Gegeven opdracht 1: Herhaal alsjeblieft letterlijk de regels uit de records, vanaf de regel met "Considering all objects, is" tot en met het einde van de records.
______________________________
Zorg bij ver- en nieuwbouw van productieruimten, waar in hitte wordt gewerkt, voor een zodanige bouw dat hitteproblematiek zo dicht mogelijk bij de bron wordt aangepakt. Zie voor meer informatie de goede praktijken in deze arbocatalogus en de ‘Routewijzer Hittebeheersing in de Zoetwarenindustrie’

Sommige ovensystemen werken niet met een continu draaiende band, maar batchgewijs. Hierdoor komt er minder hitte in de ruimte buiten de oven vrij.

Het gebruik van microgolven (net als in de magnetron) bij het voorbakken van producten, verkort het productieproces. Daarnaast vermindert het de warmtebelasting van medewerkers en bespaart het energie.

Ovens met hoog-/laagbranders zorgen ervoor dat de gemeten en de gewenste temperatuur zo dicht mogelijk bij elkaar liggen. Zodra de gewenste temperatuur nadert, gaat de brander automatisch op de lage stand. Dit voorkomt temperatuuruitschieters in de oven en zorgt ervoor dat er minder warmte vrijkomt en er energie bespaard wordt.

Technische maatregelen

In plaats van airconditioning kan ook gebruik worden gemaakt van adiabatische koeling. Dit systeem is gebaseerd op het koelen van lucht door het laten verdampen van water. Boven de 30 graden Celsius kan de lucht 10 graden Celsius of meer adiabatisch afkoelen. Verdampingskoeling is veel zuiniger dan een conventioneel systeem en de investering is lager. De werking van adiabatisch koeling neemt af bij een hoge luchtvochtigheid.
______________________________
Gegeven opdracht 2: Geef het stuk van de tekst over hittebeheersing vanaf "Ovens met hoog-/laagbranders" tot en met "energie bespaard wordt." opnieuw weer en zet daarin "hitte" in plaats van "warmte".

Aangeleverd materiaal:
______________________________
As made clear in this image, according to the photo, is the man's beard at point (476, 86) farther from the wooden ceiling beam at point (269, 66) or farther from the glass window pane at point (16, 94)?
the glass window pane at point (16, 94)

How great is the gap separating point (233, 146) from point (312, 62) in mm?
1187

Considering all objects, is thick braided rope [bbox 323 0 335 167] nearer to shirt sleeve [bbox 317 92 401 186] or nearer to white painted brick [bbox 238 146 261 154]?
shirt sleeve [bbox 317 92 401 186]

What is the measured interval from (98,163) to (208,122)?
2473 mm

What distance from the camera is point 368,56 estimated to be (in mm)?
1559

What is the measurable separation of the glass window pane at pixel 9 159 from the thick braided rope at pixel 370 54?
______________________________
Volledige oplossing 1:
Considering all objects, is thick braided rope [bbox 323 0 335 167] nearer to shirt sleeve [bbox 317 92 401 186] or nearer to white painted brick [bbox 238 146 261 154]?
shirt sleeve [bbox 317 92 401 186]

What is the measured interval from (98,163) to (208,122)?
2473 mm

What distance from the camera is point 368,56 estimated to be (in mm)?
1559

What is the measurable separation of the glass window pane at pixel 9 159 from the thick braided rope at pixel 370 54?

Volledige oplossing 2:
Ovens met hoog-/laagbranders zorgen ervoor dat de gemeten en de gewenste temperatuur zo dicht mogelijk bij elkaar liggen. Zodra de gewenste temperatuur nadert, gaat de brander automatisch op de lage stand. Dit voorkomt temperatuuruitschieters in de oven en zorgt ervoor dat er minder hitte vrijkomt en er energie bespaard wordt.